**Available records**
####################
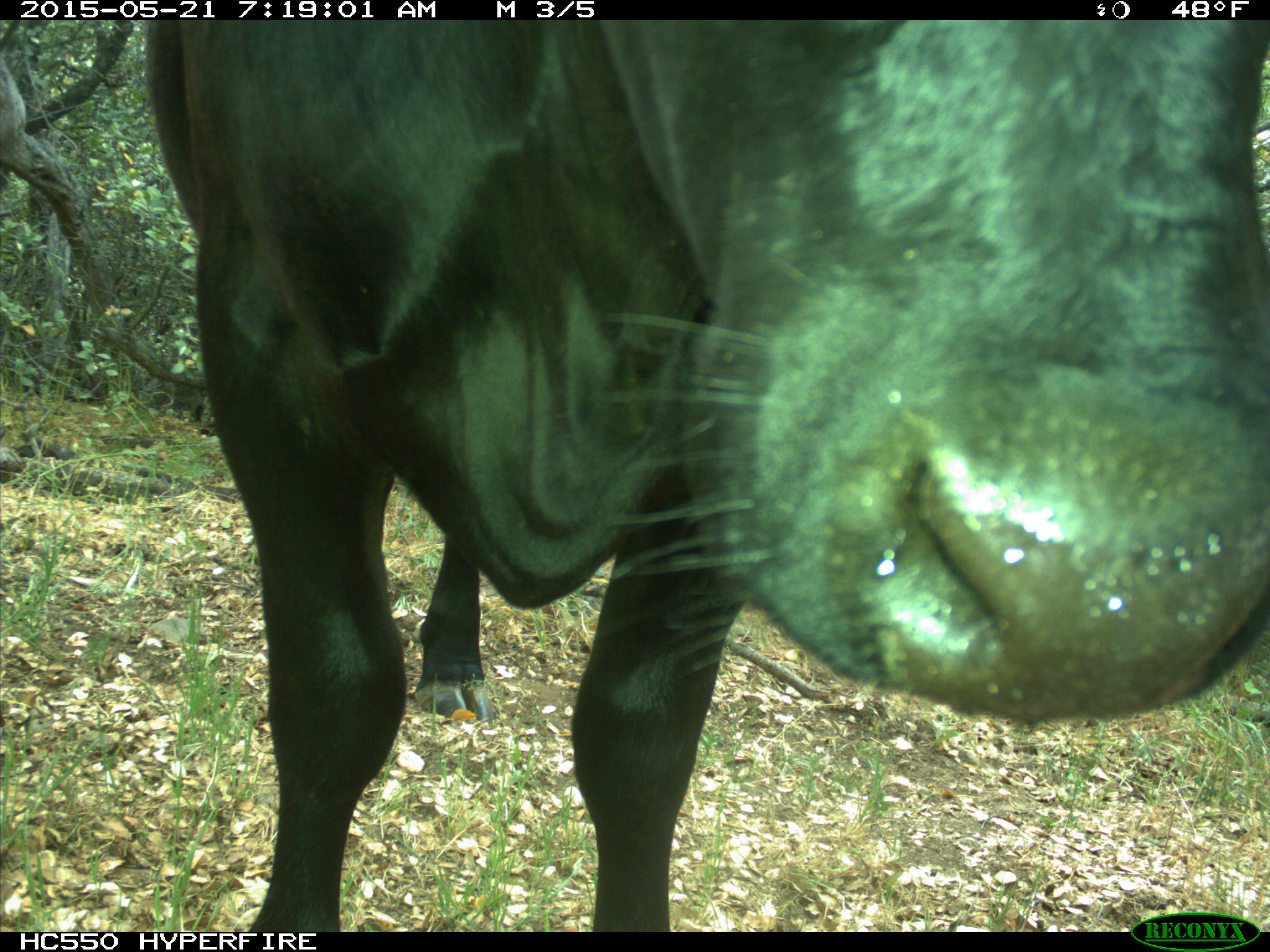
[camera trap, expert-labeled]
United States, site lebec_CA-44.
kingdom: Animalia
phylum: Chordata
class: Mammalia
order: Artiodactyla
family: Bovidae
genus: Bos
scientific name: Bos taurus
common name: domestic cow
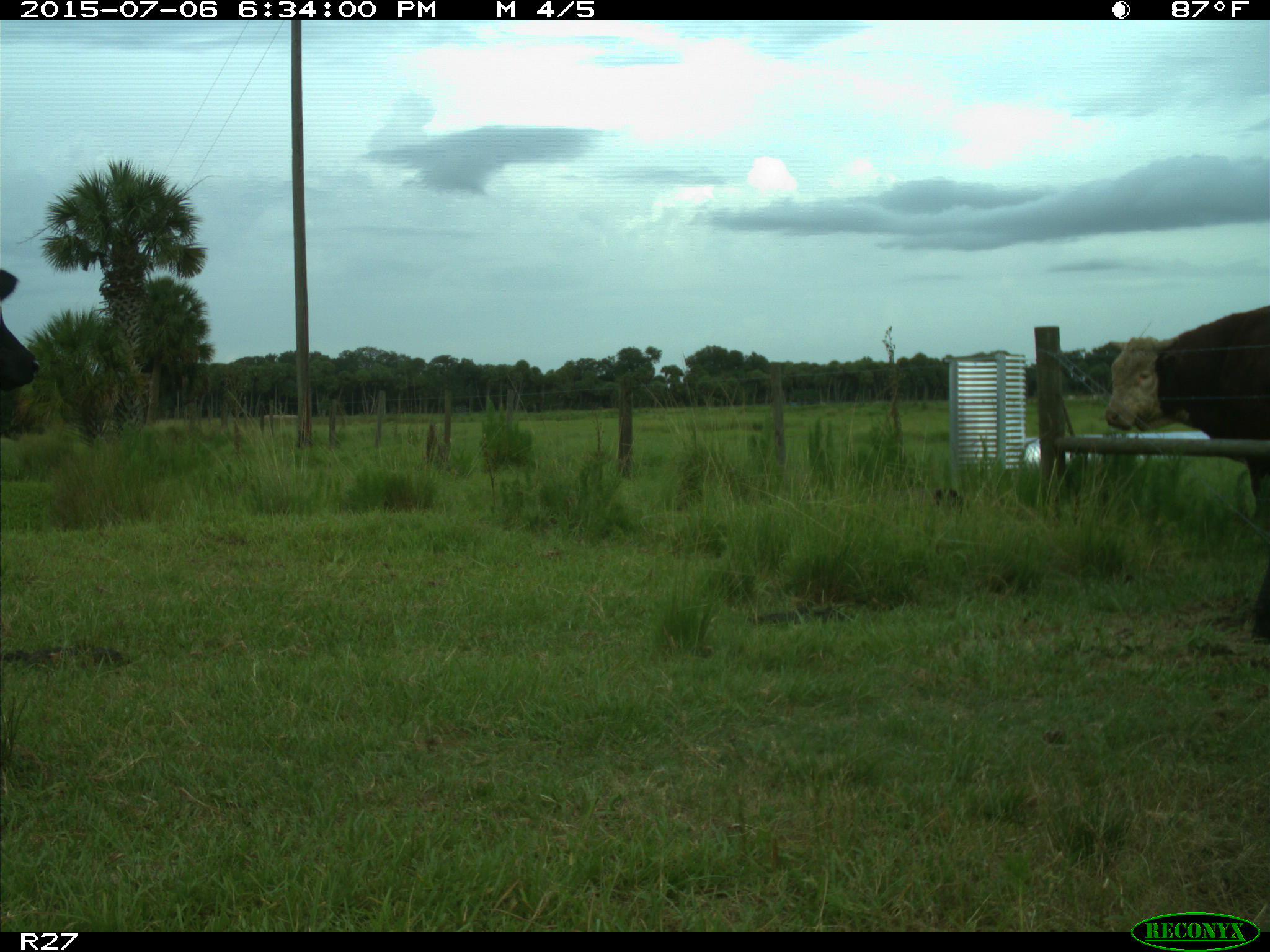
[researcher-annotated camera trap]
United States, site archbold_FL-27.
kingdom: Animalia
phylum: Chordata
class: Mammalia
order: Artiodactyla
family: Bovidae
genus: Bos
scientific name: Bos taurus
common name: domestic cow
Bos taurus (domestic cow).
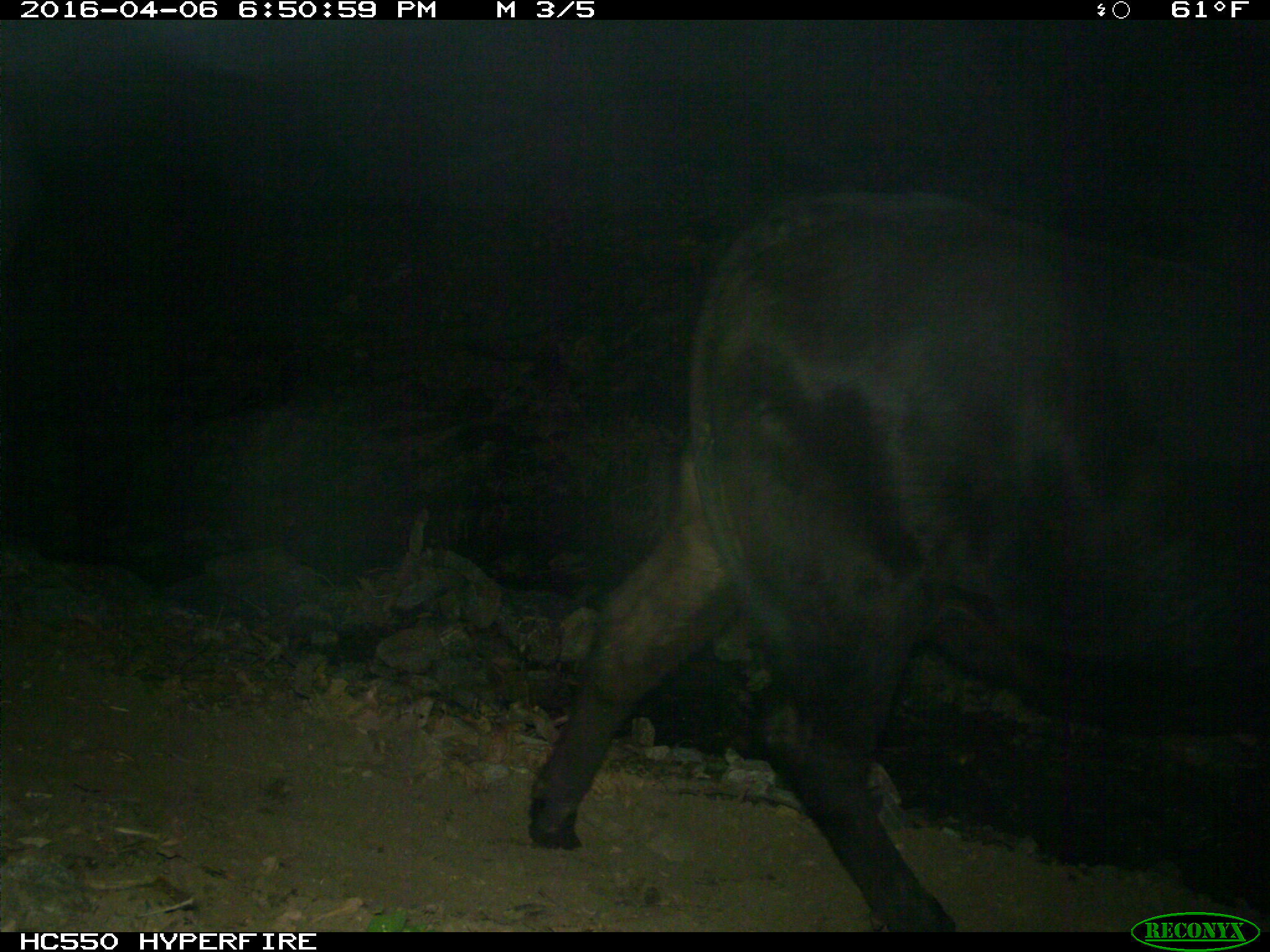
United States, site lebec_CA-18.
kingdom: Animalia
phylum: Chordata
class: Mammalia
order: Artiodactyla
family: Bovidae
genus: Bos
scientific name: Bos taurus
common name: domestic cow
Bos taurus (domestic cow).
####################
**What you will do**
Retype the whole listing, keeping every line identical and omitting all pictures.

**Completed task**
[camera trap, expert-labeled]
United States, site lebec_CA-44.
kingdom: Animalia
phylum: Chordata
class: Mammalia
order: Artiodactyla
family: Bovidae
genus: Bos
scientific name: Bos taurus
common name: domestic cow
[researcher-annotated camera trap]
United States, site archbold_FL-27.
kingdom: Animalia
phylum: Chordata
class: Mammalia
order: Artiodactyla
family: Bovidae
genus: Bos
scientific name: Bos taurus
common name: domestic cow
Bos taurus (domestic cow).
United States, site lebec_CA-18.
kingdom: Animalia
phylum: Chordata
class: Mammalia
order: Artiodactyla
family: Bovidae
genus: Bos
scientific name: Bos taurus
common name: domestic cow
Bos taurus (domestic cow).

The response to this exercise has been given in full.